The historian Geoffrey Blainey compares the Catholic Church in its first 1200 years to an early version of a welfare state: "It conducted hospitals for the old and orphanages for the young; hospices for the sick of all ages; places for the lepers; and hostels or inns where pilgrims could buy a cheap bed and meal". It supplied food to the population during famine and distributed food to the poor. The church ran schools. This was funded through the church's collection of taxes on a large scale, by the church's ownership of large farmlands and estates from the 800s, and by donations.[11] Christian charity and the practice of feeding and clothing the poor, visiting prisoners, supporting widows and orphan children has had sweeping impact, and charity has become a common and mostly universal practice.[12]
The formation of monasteries as organized bodies of believers distinct from the established forms of political and familial authority gradually carved out a series of social spaces with some amount of independence.
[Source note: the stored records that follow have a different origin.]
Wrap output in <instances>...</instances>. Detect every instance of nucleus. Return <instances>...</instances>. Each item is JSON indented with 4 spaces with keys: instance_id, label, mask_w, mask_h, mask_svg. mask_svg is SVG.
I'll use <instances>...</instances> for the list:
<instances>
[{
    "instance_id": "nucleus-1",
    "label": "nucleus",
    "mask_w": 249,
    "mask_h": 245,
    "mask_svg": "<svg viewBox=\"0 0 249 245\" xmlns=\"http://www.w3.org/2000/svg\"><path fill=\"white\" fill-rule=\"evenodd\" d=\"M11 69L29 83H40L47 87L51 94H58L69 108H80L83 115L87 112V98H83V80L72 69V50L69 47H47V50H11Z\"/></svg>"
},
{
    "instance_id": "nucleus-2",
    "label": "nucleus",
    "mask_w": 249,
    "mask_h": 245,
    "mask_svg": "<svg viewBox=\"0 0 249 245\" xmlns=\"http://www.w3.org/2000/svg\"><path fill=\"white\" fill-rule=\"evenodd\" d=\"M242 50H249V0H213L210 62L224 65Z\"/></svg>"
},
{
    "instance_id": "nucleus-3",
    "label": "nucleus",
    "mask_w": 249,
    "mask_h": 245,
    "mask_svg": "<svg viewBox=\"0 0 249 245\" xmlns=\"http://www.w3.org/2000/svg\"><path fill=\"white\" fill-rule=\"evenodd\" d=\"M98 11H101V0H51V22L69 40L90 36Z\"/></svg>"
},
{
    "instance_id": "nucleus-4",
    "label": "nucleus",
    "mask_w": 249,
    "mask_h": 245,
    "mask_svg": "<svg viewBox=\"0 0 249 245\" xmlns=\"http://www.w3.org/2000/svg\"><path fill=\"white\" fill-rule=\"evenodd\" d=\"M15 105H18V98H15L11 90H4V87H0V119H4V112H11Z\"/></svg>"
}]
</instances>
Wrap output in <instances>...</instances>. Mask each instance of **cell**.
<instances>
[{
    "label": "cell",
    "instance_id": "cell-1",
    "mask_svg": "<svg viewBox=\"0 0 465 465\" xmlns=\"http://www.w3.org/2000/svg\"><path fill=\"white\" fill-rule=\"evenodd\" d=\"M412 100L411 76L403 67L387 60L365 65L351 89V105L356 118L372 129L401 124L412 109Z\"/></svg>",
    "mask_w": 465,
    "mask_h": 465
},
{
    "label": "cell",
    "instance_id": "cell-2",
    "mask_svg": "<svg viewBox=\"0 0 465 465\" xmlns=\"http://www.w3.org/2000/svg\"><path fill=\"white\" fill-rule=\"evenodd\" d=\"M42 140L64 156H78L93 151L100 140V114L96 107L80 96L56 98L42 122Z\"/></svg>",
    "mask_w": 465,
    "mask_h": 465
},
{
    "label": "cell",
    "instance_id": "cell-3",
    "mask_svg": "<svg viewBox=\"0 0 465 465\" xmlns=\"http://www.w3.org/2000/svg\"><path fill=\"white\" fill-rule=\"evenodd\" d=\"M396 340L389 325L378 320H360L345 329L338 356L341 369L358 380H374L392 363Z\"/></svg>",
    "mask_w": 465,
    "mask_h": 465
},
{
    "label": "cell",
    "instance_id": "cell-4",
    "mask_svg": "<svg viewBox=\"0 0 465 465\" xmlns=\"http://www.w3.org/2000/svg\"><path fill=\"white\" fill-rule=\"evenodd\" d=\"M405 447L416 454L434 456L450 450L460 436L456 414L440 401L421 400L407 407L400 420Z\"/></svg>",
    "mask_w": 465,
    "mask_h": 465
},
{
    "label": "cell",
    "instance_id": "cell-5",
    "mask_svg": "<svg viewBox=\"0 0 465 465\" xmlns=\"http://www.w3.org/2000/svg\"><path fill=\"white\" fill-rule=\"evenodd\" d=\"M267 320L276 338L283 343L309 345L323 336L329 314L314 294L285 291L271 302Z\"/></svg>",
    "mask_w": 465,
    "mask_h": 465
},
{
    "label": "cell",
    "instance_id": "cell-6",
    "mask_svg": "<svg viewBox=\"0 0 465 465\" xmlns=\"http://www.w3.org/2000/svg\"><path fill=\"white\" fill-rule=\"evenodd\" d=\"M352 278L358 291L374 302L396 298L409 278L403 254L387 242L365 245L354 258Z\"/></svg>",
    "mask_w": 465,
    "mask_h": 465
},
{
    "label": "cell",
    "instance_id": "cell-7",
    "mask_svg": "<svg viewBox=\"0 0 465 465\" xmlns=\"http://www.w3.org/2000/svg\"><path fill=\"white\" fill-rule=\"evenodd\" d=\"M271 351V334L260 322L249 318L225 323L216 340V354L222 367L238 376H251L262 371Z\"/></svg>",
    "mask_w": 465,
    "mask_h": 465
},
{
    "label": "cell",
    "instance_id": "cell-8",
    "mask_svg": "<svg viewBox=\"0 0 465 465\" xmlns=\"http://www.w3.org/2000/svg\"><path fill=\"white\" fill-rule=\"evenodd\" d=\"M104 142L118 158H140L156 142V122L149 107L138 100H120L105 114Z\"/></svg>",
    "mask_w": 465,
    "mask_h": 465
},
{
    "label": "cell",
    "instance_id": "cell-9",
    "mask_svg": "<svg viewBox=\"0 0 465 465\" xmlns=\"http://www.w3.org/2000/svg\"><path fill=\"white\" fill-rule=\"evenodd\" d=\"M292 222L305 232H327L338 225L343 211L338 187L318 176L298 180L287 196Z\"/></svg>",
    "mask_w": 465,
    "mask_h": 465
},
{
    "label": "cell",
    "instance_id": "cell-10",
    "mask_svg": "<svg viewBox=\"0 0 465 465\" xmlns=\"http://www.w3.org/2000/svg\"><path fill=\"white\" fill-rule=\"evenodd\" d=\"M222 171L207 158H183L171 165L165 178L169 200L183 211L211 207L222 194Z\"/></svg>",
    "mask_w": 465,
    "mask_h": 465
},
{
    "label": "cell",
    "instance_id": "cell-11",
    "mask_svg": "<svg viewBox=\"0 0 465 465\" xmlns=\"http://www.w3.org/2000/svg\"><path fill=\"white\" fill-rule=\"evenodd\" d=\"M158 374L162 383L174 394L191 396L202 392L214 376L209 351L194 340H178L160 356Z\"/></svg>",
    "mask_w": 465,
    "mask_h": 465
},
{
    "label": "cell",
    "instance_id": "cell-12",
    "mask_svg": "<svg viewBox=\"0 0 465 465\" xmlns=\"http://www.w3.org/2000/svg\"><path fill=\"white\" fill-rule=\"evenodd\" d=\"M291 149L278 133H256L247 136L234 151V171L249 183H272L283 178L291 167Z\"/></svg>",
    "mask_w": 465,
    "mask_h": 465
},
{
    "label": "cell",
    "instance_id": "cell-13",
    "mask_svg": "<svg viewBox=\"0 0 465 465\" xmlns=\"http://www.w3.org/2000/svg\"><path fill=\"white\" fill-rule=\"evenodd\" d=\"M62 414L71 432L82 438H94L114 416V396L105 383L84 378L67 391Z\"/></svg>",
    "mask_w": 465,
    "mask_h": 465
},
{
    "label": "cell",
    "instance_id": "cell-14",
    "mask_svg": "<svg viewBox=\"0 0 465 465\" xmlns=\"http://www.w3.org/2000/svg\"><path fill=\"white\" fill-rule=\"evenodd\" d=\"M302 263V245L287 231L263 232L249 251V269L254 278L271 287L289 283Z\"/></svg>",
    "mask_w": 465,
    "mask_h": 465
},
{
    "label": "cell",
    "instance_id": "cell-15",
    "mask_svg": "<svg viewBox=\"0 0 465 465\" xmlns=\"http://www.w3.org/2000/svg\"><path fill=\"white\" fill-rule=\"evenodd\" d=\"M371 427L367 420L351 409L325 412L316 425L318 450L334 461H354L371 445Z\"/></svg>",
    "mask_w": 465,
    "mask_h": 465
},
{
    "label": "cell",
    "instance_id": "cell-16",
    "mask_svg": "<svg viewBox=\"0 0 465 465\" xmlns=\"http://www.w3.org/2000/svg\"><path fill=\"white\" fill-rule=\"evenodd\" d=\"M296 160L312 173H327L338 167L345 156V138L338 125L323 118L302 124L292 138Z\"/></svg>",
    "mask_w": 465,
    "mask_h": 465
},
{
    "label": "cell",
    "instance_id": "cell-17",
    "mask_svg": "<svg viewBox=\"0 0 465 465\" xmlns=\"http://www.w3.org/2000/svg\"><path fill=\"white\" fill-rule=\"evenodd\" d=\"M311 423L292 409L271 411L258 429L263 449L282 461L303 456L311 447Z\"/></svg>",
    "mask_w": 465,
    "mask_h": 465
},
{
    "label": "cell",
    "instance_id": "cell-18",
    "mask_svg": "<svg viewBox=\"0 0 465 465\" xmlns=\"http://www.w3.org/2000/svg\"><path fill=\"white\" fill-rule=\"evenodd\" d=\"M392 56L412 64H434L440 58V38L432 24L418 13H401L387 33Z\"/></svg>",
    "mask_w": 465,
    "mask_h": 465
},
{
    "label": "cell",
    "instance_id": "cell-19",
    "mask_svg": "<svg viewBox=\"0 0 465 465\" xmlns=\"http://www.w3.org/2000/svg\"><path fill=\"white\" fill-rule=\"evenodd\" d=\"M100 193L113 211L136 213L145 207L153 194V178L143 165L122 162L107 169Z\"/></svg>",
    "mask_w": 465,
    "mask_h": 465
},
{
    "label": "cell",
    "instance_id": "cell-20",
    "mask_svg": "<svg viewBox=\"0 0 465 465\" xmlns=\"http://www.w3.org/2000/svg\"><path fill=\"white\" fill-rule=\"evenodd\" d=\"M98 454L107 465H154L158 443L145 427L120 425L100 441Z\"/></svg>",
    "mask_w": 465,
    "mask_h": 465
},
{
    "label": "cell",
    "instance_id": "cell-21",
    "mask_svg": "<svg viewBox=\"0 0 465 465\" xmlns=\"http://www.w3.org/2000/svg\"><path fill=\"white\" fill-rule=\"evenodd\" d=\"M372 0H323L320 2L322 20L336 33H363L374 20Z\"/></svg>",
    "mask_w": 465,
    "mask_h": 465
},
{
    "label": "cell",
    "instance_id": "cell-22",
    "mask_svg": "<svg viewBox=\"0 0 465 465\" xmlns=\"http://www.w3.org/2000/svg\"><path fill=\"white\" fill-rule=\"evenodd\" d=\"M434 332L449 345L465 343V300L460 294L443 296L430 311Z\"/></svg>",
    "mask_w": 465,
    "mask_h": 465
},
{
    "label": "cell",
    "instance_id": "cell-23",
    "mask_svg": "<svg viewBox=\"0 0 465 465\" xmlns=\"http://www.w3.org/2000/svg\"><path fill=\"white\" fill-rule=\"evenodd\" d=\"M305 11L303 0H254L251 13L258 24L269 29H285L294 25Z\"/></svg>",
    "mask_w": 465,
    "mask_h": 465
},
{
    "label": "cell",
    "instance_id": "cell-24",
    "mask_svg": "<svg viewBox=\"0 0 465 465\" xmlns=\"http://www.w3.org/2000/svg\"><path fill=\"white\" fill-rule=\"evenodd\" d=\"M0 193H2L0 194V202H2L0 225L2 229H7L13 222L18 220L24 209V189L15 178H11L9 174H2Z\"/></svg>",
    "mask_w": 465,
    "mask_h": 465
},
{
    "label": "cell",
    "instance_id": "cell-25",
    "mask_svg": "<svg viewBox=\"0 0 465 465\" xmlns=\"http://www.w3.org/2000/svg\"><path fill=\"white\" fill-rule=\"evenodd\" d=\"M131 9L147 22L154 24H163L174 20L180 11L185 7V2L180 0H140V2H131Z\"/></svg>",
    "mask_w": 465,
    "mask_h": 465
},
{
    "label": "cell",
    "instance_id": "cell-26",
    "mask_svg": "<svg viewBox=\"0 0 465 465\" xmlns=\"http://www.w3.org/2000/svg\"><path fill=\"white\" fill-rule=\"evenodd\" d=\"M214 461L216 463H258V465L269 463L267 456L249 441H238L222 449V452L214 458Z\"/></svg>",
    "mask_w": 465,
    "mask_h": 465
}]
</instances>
This revolutionized social history, especially for women, who were then able to establish some power and influence in their own right.[13]
The canon law of the Catholic Church [14] is the system of laws and legal principles made and enforced by the hierarchical authorities of the Church to regulate its external organization and government and to order and direct the activities of Catholics toward the mission of the Church.[15] It was the first modern Western legal system[16] and is the oldest continuously functioning legal system in the West,[17] predating the European common law and civil law traditions.